開放初日は、こうして次々と新しい客層とのドラマを生みながら、賑やかに過ぎていった。夕方には、トマスがミシェルとの長い対話の末、この施設の常連となることを決めたという報告が、ゼノンの元にも届いていた。
「味覚探求者、か。悪くない仲間が増えたな」
「彼、これからも各地のダンジョン飯を食べ歩くつもりのようですけれど、この施設には定期的に戻ってくると約束してくれましたわ」
さらに、トマスは去り際にこんな提案も残していったという。各地の食通仲間たちに、この施設の噂を広めてもよいか、という申し出だった。ゼノンはもちろん快諾し、また一つ新しい広がりの種が蒔かれることになった。

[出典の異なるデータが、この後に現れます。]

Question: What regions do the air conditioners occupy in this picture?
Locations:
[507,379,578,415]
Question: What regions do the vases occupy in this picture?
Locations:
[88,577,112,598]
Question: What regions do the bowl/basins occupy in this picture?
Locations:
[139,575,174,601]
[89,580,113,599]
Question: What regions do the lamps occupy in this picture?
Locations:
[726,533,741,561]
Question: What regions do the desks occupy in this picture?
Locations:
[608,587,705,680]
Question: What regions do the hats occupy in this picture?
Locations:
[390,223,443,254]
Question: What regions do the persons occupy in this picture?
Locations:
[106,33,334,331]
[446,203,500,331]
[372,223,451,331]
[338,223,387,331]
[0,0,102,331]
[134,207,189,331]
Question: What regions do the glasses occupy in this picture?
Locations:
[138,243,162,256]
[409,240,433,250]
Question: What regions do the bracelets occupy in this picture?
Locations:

ルナリアの報告に、ゼノンは満足げに頷いた。冒険者としての強さだけでなく、食への探求心という新しい軸で施設と繋がる客の存在は、この場所の可能性をさらに広げてくれるものだった。
「開放初日としては、上々の結果だな」
「ええ。……そして、まだこれで終わりではありませんわ」
夜、支配人室に集まった一同は、初日の結果を振り返っていた。シルフは視聴数の集計を眺めながら、興奮気味に声を上げた。
「今日だけで、これまでの単日記録を大きく更新したよ! しかも、常連さんだけじゃなくて、初めての人の割合もすごく高い」
「新しい客層を取り込めた証拠だな」
ゼノンの言葉に、厨房から顔を出したミシェルも満足げに頷いた。
「カレーの評判も上々よ。完食できなかった人も多かったけど、それはそれで話のタネになってるみたい」
「情けない声を出しながら食ってた奴も多かったけどな」
ガルムがからかうように言うと、ダンが顔を赤くしながら抗議した。
「そ、それは俺のことか!? 半分近くは食べたんだからな!」
その様子に、皆が声を揃えて笑った。開放初日の疲労も忘れさせるような、温かい笑い声が支配人室に満ちていく。

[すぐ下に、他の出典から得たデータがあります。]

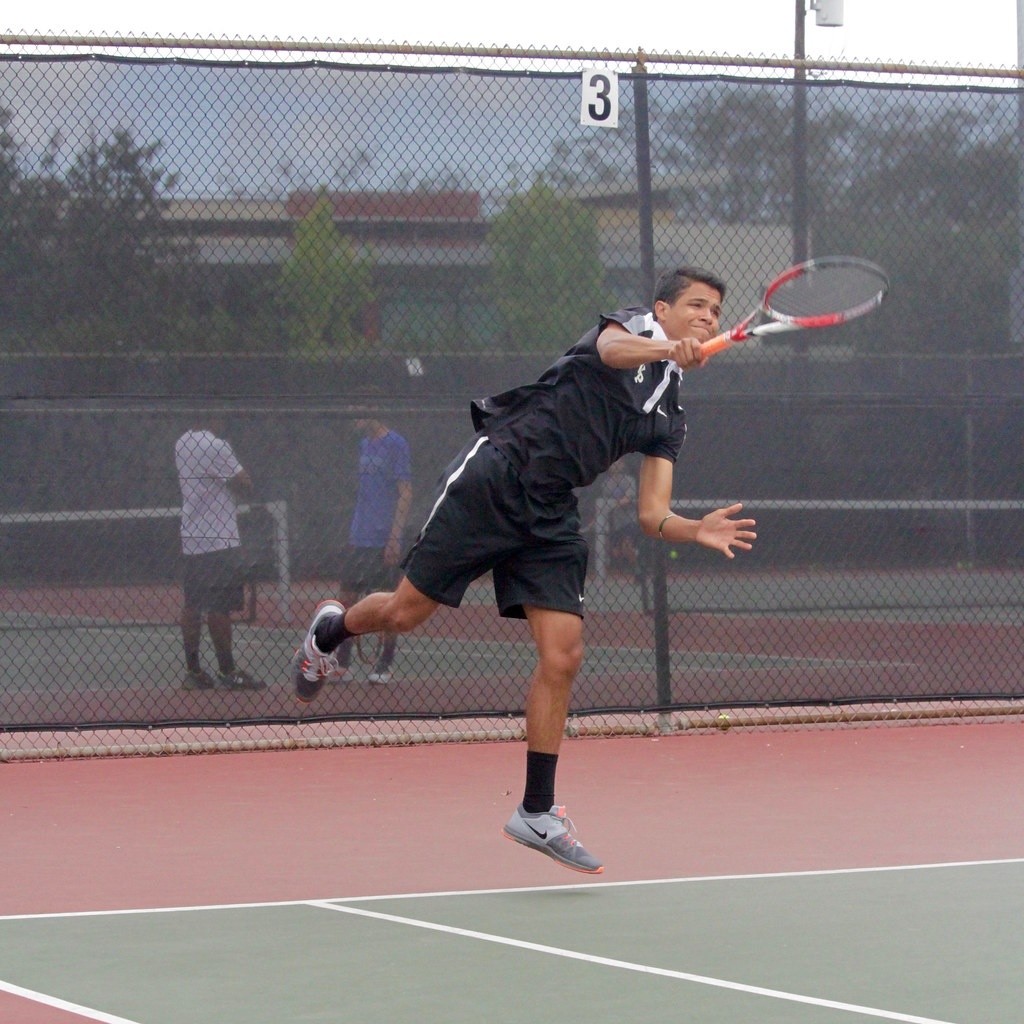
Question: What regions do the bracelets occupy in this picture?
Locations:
[657,513,679,541]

ルナリアが記録簿を丁寧にまとめながら、しみじみと呟いた。
「今日という日も、いずれこの施設の歴史の一頁になるのでしょうね」
「大げさだな」
「あら、そうでしょうか? わたくしには、今日がまた一つの転機になる予感がしておりますの」
ルナリアの瞳が、コアの結晶を通してわずかに赤く輝いていた。彼女の直感は、これまでも幾度となくこの施設の未来を言い当ててきた。今回もまた、その予感は的中することになるのかもしれない。
ルナリアの言葉に、ゼノンは何も返さなかったが、その表情には確かな手応えが浮かんでいた。窓の外では、まだ賑わいの残る広場から、遠く笑い声が聞こえてくる。
噂はきっと、今日の出来事をきっかけに、また新しい広がりを見せることだろう。深遠のアミューズメント・グラウンドの新しい章は、期待通り、いやそれ以上の熱を持って幕を開けたのだった。